The Incident Response piece is probably the most glaring and obvious piece of that, but there are many other aspects where workflows that go in and out of the observability use cases that we started with are quite fragmented. And I think our goal is to try and… obviously talking with customers, to take on the workflows we feel we can do something. It’s not just unifying a bill, right? It’s actually unifying workflows and reducing context switching. That’s what we’re really trying to accomplish.

And since you mentioned the ServiceNow piece, I will also say that, there is adjacent messaging with ServiceNow, but it’s a totally non-competitive thing with ServiceNow, which is frankly, if it wasn’t the case, I wouldn’t have done the acquisition. And there’s a lot of multiplicative benefits with ServiceNow being so, so strong, across many different employee facing workflows.

What we can do with Lightstep is to see inside these customer facing applications and pull out insights about everything from customer behavior, to cost, to security, to basic IT operations, all that stuff really enhances the ServiceNow offering as well. So it’s not always that there’s a new skew or a new product. A lot of it is significant differentiated enhancements in these other products that are actually affecting very different employees, well outside of the development sphere.

So that’s another area where I think there’s a lot of opportunity to deliver something that’s pretty unified and valuable. And the whole point in some ways is that we wouldn’t be necessarily releasing a new product.

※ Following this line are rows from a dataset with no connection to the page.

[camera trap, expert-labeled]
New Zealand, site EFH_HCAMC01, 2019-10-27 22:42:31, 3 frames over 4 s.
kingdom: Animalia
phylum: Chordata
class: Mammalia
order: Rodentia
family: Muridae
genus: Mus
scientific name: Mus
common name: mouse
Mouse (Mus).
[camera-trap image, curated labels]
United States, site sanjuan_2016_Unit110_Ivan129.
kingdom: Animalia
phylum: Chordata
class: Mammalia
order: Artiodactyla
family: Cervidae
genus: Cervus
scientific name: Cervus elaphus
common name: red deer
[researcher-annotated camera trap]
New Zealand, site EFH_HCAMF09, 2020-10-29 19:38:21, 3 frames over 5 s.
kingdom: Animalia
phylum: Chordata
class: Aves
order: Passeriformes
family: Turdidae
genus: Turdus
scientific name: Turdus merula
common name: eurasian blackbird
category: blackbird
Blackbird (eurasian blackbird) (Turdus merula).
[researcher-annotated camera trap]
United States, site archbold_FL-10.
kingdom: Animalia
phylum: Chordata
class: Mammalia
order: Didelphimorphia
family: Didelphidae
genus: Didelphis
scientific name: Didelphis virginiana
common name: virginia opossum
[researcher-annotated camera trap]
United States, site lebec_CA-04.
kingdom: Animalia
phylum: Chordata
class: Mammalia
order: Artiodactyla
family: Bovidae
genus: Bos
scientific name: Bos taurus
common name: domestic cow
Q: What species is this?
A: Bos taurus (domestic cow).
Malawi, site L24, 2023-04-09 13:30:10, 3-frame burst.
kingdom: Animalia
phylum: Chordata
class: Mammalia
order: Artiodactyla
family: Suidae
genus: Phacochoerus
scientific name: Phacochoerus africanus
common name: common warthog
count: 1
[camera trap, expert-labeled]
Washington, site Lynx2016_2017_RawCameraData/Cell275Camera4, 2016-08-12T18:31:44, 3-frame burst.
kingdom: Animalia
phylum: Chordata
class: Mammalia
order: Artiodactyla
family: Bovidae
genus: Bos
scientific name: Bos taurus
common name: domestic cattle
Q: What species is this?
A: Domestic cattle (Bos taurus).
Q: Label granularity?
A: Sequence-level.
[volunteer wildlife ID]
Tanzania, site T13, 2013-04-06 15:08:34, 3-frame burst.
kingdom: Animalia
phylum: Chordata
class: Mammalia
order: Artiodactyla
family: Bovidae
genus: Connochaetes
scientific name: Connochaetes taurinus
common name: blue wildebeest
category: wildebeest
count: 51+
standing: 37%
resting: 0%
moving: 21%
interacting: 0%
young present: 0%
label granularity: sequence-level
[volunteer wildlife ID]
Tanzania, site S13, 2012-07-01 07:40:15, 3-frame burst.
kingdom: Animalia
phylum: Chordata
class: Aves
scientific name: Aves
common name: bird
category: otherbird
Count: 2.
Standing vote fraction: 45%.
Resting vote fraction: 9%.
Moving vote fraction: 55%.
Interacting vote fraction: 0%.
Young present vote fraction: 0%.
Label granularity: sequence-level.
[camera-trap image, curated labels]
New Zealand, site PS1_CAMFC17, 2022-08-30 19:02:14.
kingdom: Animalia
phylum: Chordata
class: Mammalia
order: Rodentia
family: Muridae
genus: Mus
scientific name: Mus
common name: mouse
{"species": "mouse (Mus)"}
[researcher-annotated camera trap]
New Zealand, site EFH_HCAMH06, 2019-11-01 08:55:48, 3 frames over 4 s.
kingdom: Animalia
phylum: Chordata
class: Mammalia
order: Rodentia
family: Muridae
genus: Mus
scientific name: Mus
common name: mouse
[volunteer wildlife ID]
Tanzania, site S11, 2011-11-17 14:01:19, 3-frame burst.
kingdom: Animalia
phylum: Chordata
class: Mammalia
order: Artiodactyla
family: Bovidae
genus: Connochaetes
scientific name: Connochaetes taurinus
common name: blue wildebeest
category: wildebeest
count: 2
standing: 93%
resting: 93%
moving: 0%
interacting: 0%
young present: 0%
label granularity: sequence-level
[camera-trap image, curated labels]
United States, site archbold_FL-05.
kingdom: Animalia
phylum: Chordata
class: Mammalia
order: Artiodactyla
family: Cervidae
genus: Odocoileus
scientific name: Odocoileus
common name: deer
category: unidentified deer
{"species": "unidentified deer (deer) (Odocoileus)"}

I think it’s more that we’re enhancing and delivering value that couldn’t be done otherwise through just a plain partnership.

  • Swapnil Bhartiya: RJ, I would ask you that, how does Lightstep fit into your broader vision? How does that come in, further compliments whatever you have to offer? Because as we were talking about earlier, in the end it all matters how we are serving our customers and users.

RJ Jainendra: And that’s exactly right. From that perspective a lot of what Ben said, just to add to that. So we do see the benefit of extending observability, you know, the enterprise, into not just the IT operations, but the other use cases that are out there. And fundamentally ServiceNow is now… its core competency is workflows.

So from that perspective, we can envision a number of different workflow based solutions that can harness the insights that observability brings, and then serve our customers. I’m very interested in the SRE domain and how we can continue to make the life of the SRE better. These are folks who work under a lot of pressure, a lot of stress. There’s a lot of chaos and fatigue. And so anything we can do to service and improve their state is a win.

  • Swapnil Bhartiya: No, you are right, because a lot of mass resignations was happening. People are burning out, because also as the cultural change are happening, there are so many things that are stopping in my back. You know, as a developer, you have to not only write that ticket, deploy it and secure it, and then security is a cat and mouse game, you never get any sleep at night. So yeah, people are getting… so the more we make their life easier, the better it is. I think we have everything about this announcement and we actually talked more on that. Is there anything else that you folks want to discuss or do you think that we have had a good discussion and we can wrap this up?

RJ Jainendra: That was a great discussion. We can wrap it up. Our products are available on lightstep.com. Go check it out.

  • Swapnil Bhartiya: Ben, RJ, thank you so much for taking time out today. And of course, talk about this announcement, but we went deeper and try to understand how observability, Incident Response, how we are trying to help developers and make their life easier. So thanks for those insights as well. And I would love to have you both on the show again. Thank you.

Ben Sigelman: Thank you so much.

RJ Jainendra: Thanks Swapnil. It was really nice to meet you.